Ondo Finance, a prominent player in the real-world asset (RWA) tokenization space, has urged the U.S. Securities and Exchange Commission (SEC) to hold off on approving Nasdaq's proposal to list and trade tokenized securities. In a formal letter to the SEC, Ondo Finance expressed concerns about the lack of transparency surrounding the Depository Trust Company's (DTC) planned system for settling tokenized assets.
Nasdaq's proposal, filed with the SEC as "SR-NASDAQ-2025-072," outlines potential rule changes that would allow tokenized versions of stocks and exchange-traded funds (ETFs) to be traded alongside traditional shares. These tokenized securities would be cleared through the DTC, a central securities depository that provides settlement services and safekeeping for securities transactions.
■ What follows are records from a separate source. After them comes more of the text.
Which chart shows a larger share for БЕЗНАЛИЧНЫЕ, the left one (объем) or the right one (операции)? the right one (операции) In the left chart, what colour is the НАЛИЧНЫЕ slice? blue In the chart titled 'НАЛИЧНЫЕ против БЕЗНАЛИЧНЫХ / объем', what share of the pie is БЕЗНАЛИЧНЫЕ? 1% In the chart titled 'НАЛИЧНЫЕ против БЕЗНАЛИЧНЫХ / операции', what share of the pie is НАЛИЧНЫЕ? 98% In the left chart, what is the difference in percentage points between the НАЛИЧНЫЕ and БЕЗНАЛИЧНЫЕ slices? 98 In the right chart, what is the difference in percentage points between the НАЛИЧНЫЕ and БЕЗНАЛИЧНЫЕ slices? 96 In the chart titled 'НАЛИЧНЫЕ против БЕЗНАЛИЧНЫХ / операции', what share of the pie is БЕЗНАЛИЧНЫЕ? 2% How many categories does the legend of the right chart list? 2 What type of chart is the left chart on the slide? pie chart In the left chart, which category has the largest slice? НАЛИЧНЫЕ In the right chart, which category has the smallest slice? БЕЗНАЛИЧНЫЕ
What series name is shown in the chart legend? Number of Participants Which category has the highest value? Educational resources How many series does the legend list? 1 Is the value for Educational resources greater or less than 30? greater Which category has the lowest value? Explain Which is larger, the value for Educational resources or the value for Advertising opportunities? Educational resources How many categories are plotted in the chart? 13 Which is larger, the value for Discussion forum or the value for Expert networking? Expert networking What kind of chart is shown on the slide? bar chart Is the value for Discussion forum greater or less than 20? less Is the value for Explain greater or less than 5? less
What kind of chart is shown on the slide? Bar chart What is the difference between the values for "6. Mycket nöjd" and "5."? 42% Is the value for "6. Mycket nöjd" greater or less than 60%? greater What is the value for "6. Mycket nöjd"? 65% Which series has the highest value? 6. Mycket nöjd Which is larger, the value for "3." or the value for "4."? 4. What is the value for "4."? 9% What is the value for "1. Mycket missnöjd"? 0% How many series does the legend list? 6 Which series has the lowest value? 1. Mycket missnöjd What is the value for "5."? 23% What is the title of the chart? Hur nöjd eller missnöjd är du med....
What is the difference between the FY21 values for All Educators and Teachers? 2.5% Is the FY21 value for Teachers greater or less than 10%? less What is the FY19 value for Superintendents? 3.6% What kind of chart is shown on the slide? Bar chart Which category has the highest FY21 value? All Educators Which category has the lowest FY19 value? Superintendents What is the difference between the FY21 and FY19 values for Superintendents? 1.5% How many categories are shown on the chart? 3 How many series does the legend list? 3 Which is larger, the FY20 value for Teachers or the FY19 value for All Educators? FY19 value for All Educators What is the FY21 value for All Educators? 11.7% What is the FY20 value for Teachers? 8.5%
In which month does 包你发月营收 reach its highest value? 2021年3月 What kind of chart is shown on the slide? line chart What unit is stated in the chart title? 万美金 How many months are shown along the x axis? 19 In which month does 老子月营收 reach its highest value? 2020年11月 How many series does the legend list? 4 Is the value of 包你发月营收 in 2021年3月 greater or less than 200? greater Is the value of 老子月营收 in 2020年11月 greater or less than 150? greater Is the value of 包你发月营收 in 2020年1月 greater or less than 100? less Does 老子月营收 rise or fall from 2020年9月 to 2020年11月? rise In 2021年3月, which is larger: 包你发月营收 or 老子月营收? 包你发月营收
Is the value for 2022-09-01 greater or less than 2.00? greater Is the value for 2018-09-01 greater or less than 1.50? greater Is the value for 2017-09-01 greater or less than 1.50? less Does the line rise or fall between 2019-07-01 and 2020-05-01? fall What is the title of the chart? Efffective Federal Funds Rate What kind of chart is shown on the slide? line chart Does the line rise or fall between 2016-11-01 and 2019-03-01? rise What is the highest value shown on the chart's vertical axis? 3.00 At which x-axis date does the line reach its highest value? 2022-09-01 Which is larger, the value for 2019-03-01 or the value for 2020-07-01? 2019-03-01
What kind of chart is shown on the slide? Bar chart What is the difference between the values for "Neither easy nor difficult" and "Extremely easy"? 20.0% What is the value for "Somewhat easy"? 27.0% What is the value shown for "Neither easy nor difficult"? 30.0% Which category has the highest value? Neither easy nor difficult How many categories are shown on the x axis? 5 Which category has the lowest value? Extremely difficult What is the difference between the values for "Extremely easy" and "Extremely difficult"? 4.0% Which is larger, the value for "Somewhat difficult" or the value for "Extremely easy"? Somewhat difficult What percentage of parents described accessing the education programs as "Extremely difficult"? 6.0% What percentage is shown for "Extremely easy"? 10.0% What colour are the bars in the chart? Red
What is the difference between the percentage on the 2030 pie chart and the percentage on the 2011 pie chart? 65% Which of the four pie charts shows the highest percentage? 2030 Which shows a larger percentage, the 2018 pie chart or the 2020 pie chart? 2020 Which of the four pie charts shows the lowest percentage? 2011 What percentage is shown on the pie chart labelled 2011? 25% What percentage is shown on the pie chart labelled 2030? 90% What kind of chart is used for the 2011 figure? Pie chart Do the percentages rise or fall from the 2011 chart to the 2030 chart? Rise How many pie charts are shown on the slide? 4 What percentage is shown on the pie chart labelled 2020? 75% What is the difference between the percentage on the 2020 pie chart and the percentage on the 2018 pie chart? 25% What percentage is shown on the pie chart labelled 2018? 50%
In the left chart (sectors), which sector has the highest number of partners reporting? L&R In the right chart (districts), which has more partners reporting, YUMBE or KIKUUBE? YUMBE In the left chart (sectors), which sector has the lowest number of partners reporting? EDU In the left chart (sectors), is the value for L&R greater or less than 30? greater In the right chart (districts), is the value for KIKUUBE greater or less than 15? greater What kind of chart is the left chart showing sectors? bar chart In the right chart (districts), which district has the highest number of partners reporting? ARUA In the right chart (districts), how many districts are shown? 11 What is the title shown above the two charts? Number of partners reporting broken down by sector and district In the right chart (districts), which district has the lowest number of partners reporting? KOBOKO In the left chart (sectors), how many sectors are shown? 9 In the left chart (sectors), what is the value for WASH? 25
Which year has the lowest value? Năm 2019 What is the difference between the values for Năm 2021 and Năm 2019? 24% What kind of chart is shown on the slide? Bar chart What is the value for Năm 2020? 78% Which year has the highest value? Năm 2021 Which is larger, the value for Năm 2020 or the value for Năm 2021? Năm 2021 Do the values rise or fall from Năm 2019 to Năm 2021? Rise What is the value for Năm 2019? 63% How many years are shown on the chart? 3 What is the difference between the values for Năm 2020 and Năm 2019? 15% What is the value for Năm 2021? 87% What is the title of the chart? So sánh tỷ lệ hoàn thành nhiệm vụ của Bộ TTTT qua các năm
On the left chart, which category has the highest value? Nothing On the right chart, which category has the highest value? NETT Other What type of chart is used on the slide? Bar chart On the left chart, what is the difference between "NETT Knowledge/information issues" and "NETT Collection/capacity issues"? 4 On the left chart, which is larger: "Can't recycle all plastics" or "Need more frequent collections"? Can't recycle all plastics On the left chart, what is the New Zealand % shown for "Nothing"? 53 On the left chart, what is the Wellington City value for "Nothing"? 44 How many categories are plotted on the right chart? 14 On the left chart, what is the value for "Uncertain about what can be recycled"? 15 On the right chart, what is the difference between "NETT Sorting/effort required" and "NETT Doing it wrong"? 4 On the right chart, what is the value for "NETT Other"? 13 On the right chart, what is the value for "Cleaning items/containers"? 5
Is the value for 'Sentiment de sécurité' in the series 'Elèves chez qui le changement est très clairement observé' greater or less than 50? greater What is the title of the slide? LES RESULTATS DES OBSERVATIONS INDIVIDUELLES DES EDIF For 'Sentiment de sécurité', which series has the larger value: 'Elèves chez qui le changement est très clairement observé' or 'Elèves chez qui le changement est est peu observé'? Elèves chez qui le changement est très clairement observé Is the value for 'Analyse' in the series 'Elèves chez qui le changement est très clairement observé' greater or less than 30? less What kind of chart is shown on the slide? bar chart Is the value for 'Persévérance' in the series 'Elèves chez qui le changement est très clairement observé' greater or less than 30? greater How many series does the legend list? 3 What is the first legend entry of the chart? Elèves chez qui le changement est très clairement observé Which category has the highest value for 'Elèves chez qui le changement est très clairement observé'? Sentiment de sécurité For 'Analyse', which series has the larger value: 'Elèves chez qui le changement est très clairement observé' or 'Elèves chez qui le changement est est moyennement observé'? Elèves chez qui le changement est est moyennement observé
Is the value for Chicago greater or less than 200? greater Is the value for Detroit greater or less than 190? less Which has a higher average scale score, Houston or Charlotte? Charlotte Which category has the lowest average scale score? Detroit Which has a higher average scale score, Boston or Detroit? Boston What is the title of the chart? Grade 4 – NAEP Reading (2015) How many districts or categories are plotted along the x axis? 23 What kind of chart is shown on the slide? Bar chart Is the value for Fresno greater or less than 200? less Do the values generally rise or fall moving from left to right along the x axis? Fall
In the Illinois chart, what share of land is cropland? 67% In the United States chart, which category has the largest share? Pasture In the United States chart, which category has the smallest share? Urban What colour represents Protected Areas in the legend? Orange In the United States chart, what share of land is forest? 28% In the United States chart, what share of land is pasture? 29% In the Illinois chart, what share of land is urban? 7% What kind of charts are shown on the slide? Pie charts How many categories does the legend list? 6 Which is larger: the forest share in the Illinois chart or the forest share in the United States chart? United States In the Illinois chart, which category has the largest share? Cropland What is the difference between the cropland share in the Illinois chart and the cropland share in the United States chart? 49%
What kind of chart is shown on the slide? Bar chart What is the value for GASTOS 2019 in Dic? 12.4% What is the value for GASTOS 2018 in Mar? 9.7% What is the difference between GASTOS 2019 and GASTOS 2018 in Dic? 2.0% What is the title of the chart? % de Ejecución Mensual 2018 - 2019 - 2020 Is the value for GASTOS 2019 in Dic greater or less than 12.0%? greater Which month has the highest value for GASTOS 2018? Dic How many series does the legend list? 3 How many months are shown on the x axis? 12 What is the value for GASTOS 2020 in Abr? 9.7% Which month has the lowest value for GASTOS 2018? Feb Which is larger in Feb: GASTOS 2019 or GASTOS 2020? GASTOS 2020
Nasdaq believes that tokenization can be adopted without compromising investor protection.
Ondo Finance, however, argues that the proposal should not move forward until the DTC publicly discloses crucial details about how tokenized settlements will function. The company emphasizes that new market rules must be built on clear, public information available to all market participants. Without more information about how the DTC will handle tokenized settlement, Ondo contends that regulators, market participants, and investors cannot properly assess the proposal's functionality.
In its letter, Ondo Finance stated that Nasdaq's understanding of DTC's tokenization efforts was described as a "preliminary sense" rather than confirmed data. The company said this uncertainty prevents meaningful public comment. It urged the SEC to require DTC to disclose more before approving the rule.
Ondo Finance warns that moving forward without transparency could give larger financial institutions an unfair edge or make it harder for newer firms to compete. The firm suggests that limited information risks giving certain institutions early insight, leaving smaller market participants at a disadvantage. According to Ondo's open letter to the SEC, Nasdaq's filing relies on assumptions about DTC's process rather than verifiable facts.
The company stated that it supports efforts to modernize finance but insists those changes must be built on fair access to information. It also signaled willingness to back Nasdaq's proposal once DTC's settlement details are made public.
The SEC is prioritizing tokenizing assets. SEC Commissioner Hester Peirce said tokenization is a "huge focus" for the agency. SEC Chair Paul Atkins has emphasized the need to integrate blockchain technology into the structure of U.S. financial markets. According to Atkins, the SEC plans to release draft proposals addressing tokenized markets and digital asset disclosure standards before the end of the fiscal year.
However, some critics are wary of the risks. Better Markets' Director of Securities Policy Benjamin Schiffrin has raised concerns about the possible dangers tokenization poses to investor protection. Schiffrin warned that the SEC's potential “innovation exemption” could lead to weakened safeguards. He stated that it is not clear that investors want or need tokenized securities.